Okay. But yesterday a third dove tried to join this pair, and the one I call HE chased it away, immediately and decisively. That seems to me to reinforce my own idea of who is who.

A sparrow or two has tried to join the feast on our balcony, as well. No way.

Here’s part of what I read about our Collared Doves:

The scientific name, Streptopeleia decaocto, literally means a collar (streptos) dove (peleia). In Greek mythology, Decaocto was an overworked, underpaid servant girl. The gods heard her prayers for help and changed her into a dove so she could escape her misery. The dove’s call still echoes the mournful cries of her former life.

This dove is larger bodied than the Mourning Dove, and has a distinctly different call, sounding like koo-KOOO, koo with the accent on the second beat.


“What’s that big bird over there with that long tail sitting on the television antenna?” asked Demetrios one evening as we sat on our balcony watching the twilight fall.

I couldn’t tell from that distance. But then it flew, and the wedge-shaped tail on that big, black body told the story: a Raven! A quick check of our bird book confirmed it; there are no other candidates in this area.

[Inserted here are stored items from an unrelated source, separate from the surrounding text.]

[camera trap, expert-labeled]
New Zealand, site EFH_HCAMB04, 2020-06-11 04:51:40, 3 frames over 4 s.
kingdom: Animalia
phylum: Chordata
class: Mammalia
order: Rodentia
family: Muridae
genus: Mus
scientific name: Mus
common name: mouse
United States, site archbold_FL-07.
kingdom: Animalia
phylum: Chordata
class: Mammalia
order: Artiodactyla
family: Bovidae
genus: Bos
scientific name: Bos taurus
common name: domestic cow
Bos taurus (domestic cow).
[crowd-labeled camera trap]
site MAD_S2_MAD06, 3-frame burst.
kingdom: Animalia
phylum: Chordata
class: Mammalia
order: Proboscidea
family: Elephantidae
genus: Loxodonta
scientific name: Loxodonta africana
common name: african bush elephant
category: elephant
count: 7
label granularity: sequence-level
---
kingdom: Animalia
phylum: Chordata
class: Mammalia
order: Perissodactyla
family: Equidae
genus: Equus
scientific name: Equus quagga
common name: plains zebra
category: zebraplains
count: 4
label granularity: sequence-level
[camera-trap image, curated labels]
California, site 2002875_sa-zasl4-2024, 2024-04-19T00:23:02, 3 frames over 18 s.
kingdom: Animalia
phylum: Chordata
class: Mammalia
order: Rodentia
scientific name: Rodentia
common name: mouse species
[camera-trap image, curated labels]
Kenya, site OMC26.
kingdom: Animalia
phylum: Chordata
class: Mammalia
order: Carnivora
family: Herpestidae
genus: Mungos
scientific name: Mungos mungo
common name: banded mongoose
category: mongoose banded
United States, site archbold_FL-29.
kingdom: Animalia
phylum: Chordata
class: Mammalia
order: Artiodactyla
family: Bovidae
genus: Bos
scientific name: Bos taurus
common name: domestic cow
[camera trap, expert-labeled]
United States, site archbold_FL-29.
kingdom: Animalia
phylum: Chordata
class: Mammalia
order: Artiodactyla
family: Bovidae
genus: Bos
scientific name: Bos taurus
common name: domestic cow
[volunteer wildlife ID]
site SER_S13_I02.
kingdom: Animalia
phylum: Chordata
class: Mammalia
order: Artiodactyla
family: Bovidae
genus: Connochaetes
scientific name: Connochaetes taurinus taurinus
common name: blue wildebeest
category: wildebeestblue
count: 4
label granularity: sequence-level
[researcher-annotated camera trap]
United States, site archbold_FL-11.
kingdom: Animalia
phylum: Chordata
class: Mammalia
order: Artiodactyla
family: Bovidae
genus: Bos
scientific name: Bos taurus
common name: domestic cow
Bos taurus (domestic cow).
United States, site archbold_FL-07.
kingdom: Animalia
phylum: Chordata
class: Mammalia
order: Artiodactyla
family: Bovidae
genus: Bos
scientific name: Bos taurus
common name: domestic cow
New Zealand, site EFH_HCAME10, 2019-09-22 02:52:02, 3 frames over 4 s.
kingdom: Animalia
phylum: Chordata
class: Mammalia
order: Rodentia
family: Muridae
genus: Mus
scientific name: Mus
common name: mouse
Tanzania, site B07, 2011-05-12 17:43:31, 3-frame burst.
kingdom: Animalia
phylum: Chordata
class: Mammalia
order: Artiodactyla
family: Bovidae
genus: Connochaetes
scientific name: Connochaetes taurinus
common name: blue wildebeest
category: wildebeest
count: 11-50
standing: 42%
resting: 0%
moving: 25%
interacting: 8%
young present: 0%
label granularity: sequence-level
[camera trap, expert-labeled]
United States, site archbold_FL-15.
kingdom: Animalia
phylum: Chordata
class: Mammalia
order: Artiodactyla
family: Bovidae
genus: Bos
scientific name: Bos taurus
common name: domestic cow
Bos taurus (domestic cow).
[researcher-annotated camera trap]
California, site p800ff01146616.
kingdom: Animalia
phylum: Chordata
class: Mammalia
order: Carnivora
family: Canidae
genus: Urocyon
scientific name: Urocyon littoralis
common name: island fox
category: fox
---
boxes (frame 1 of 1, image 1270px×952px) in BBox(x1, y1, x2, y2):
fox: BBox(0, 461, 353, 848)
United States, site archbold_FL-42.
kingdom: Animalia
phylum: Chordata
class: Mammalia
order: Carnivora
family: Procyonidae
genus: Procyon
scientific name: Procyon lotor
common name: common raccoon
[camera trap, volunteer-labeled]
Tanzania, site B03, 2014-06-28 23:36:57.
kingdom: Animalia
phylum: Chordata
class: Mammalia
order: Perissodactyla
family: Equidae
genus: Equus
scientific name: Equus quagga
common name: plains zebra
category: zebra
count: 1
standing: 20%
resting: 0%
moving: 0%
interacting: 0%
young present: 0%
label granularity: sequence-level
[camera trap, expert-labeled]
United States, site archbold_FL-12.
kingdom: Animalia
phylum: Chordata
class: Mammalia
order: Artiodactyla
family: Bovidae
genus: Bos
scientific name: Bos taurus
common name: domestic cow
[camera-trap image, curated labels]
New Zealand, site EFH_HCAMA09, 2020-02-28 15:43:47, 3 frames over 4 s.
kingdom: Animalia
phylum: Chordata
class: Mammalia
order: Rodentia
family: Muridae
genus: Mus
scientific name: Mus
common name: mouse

Even more thrilling, we watched as half a dozen of them came to roost in one of the trees our balcony overlooks; in fact, in the second nearest tree. They spend every night there. I don’t know where they go in the daytime; one never sees them around. I get up too late to see them leave their roost.

The other birds in our neighborhood, this time of year, are Pigeons, Magpies, Crows (a different kind from the ones in America; this crow has a black and grey body), and in the Spring, Scissor-tailed Swallows. They nest here, but winter in Africa. There are no gulls, even though we are only 6 short blocks from the sea, but the taverna (cafĂ©) across the street is named, “The Cry of the Gull.” And across the street from that, in the building next to ours, is “The Drunken Duck,” well-named. Demetrios is praying it will close, because it generates a lot of noise some nights, into the wee hours.